─── Document excerpt

Some research papers mention that they used outputs of conv3, conv4, conv5 outputs of a VGG16 network trained on Imagenet
If I display the names of the layers of VGG16 like so:
base_model = tf.keras.applications.VGG16(input_shape=[h, h, 3], include_top=False)
base_model.summary()
I get layers with different names eg.
input_1 (InputLayer) [(None, 512, 512, 3)] 0
_________________________________________________________________
block1_conv1 (Conv2D) (None, 512, 512, 64) 1792
_________________________________________________________________
block1_conv2 (Conv2D) (None, 512, 512, 64) 36928
_________________________________________________________________
block1_pool (MaxPooling2D) (None, 256, 256, 64) 0
_________________________________________________________________
block2_conv1 (Conv2D) (None, 256, 256, 128) 73856
_________________________________________________________________
block2_conv2 (Conv2D) (None, 256, 256, 128) 147584
_________________________________________________________________
block2_pool (MaxPooling2D) (None, 128, 128, 128) 0
_________________________________________________________________
block3_conv1 (Conv2D) (None, 128, 128, 256) 295168
_________________________________________________________________
block3_conv2 (Conv2D) (None, 128, 128, 256) 590080
_________________________________________________________________
block3_conv3 (Conv2D) (None, 128, 128, 256) 590080
_________________________________________________________________
block3_pool (MaxPooling2D) (None, 64, 64, 256) 0
.....
So which layers do they mean by conv3, conv4, conv5 ? Do they mean the 3rd, 4th, 5th convolutional layers before each pooling (since vgg16 has 5 stages)?

──────
─── Data to examine

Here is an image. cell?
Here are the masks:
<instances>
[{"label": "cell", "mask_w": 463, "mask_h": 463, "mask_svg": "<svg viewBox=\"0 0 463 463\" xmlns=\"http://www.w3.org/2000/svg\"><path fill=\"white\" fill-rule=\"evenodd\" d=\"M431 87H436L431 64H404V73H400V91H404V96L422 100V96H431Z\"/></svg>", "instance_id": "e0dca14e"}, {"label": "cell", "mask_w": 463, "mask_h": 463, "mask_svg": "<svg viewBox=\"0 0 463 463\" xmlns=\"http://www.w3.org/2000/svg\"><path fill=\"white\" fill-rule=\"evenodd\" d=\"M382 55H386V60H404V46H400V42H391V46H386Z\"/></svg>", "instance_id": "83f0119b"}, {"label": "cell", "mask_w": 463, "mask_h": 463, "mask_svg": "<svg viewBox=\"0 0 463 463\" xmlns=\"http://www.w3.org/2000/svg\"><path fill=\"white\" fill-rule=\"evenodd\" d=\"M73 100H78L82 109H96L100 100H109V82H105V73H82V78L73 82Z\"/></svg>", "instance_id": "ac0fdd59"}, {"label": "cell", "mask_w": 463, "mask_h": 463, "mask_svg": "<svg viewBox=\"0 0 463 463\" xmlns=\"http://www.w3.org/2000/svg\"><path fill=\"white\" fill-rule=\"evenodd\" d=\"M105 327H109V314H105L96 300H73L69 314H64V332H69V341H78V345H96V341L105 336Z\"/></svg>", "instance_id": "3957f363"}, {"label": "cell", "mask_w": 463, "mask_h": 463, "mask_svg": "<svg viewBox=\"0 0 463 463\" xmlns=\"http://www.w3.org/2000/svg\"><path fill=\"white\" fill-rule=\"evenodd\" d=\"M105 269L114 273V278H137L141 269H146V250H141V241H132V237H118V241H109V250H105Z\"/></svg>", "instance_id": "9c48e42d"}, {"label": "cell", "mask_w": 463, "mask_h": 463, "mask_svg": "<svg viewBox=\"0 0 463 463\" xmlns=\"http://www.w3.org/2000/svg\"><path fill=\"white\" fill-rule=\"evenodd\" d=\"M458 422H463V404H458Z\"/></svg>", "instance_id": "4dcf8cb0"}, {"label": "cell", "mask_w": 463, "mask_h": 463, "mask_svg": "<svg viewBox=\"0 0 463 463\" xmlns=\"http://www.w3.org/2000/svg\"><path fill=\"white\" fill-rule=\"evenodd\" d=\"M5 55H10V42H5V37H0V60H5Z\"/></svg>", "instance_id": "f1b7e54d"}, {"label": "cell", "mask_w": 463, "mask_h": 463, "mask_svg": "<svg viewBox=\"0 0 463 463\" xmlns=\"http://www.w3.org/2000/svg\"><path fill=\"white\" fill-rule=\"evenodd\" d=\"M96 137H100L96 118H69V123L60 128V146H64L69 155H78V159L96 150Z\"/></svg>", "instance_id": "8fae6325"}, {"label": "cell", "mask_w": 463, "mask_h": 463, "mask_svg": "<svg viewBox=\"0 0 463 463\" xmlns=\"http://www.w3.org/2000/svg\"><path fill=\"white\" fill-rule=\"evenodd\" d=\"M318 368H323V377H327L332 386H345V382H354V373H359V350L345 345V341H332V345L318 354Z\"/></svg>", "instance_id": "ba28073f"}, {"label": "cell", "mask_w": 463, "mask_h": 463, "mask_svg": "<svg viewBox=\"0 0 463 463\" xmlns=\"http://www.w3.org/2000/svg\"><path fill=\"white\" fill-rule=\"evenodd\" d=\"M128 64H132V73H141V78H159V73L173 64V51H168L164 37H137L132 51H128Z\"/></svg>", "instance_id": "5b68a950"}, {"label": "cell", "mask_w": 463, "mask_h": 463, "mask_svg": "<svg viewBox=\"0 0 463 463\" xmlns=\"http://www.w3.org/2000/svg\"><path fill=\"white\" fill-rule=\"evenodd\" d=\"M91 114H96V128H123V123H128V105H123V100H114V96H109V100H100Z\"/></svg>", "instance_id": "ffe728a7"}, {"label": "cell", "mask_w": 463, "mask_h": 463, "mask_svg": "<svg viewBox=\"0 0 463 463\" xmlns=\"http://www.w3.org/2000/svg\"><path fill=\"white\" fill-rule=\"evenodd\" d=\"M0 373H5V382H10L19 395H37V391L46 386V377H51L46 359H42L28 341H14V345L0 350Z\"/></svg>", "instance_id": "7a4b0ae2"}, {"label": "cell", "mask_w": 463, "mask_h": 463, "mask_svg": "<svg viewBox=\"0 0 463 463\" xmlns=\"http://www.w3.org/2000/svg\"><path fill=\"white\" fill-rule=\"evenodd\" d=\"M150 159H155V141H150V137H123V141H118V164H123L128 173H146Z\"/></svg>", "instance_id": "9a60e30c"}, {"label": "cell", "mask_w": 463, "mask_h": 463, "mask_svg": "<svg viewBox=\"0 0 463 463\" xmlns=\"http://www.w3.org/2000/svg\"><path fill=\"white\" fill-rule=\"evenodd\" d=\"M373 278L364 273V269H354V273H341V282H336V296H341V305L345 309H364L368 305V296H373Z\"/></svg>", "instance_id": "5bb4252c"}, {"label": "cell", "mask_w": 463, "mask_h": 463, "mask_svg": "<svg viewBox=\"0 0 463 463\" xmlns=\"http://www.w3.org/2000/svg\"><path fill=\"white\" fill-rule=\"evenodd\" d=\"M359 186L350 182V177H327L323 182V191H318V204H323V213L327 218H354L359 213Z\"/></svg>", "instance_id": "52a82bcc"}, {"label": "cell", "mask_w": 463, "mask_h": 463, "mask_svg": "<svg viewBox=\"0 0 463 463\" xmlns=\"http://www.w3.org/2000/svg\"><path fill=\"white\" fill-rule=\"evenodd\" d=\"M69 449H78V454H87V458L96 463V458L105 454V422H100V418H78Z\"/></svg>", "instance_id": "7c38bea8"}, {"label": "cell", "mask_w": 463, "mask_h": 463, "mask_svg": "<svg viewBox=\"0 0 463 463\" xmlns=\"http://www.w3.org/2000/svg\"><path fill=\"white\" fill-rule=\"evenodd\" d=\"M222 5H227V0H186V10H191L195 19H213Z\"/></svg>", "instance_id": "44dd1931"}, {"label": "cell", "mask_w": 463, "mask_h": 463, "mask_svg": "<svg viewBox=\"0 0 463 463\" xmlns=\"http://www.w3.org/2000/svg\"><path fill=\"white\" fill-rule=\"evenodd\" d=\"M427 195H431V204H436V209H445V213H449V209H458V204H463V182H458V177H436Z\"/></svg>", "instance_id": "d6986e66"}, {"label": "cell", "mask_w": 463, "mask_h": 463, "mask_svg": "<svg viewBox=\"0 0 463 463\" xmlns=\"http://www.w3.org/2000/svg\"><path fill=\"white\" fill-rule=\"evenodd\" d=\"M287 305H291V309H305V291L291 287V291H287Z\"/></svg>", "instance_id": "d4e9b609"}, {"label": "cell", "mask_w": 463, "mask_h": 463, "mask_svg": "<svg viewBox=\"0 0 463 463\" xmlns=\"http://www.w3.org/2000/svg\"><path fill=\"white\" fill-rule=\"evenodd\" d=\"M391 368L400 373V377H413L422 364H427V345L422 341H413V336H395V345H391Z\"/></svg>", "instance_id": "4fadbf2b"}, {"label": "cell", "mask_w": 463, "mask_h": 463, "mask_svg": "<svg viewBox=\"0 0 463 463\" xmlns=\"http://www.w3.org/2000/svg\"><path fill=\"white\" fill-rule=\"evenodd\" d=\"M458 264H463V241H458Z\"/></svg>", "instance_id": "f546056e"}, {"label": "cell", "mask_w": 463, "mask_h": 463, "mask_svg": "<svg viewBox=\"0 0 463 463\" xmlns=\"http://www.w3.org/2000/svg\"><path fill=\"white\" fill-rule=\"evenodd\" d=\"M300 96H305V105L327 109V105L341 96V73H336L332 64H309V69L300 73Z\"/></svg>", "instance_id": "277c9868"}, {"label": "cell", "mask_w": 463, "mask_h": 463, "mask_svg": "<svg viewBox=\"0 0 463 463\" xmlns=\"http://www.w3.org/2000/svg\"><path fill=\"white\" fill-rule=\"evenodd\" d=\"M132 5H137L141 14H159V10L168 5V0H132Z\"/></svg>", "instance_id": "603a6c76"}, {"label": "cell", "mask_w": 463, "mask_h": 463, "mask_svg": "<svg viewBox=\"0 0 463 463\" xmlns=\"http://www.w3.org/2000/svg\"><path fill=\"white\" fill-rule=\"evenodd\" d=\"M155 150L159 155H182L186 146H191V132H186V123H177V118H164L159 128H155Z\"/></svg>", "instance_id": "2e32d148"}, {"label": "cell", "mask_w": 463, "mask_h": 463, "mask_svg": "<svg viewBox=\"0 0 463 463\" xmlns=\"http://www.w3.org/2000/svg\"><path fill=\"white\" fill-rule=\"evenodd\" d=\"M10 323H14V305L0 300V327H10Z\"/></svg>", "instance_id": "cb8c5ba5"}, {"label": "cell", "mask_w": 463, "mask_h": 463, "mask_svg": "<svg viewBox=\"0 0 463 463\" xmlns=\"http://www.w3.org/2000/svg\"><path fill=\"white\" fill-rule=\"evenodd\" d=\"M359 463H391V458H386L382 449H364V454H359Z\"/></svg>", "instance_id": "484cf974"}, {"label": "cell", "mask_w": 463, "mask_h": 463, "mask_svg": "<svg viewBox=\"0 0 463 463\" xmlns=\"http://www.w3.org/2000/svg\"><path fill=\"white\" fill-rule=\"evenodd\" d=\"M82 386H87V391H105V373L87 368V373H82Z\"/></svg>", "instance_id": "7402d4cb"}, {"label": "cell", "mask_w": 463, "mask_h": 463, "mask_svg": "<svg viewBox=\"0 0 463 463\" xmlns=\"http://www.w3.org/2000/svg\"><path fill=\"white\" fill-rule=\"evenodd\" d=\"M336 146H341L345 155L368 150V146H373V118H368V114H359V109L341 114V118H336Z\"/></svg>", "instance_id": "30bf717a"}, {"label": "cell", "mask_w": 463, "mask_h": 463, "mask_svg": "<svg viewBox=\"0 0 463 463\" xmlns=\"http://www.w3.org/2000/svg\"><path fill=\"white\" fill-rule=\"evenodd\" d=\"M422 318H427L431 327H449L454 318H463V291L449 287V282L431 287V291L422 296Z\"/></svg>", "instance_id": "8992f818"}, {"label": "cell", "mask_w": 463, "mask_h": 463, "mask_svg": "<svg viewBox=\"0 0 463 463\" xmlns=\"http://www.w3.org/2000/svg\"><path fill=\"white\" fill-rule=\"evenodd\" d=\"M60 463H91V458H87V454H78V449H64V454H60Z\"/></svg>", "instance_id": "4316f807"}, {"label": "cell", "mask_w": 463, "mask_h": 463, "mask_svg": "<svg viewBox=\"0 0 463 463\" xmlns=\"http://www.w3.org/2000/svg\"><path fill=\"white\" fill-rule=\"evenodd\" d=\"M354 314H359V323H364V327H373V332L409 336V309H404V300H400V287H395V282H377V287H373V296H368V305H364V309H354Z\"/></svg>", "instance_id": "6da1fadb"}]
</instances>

──────

* [Exercise aim]: Rewrite the portion of the VGG16 layer-naming question between "Some research papers" and "different names eg.", inclusive, with "research papers" replaced by "publications".

* [Written solution]:
Some publications mention that they used outputs of conv3, conv4, conv5 outputs of a VGG16 network trained on Imagenet
If I display the names of the layers of VGG16 like so:
base_model = tf.keras.applications.VGG16(input_shape=[h, h, 3], include_top=False)
base_model.summary()
I get layers with different names eg.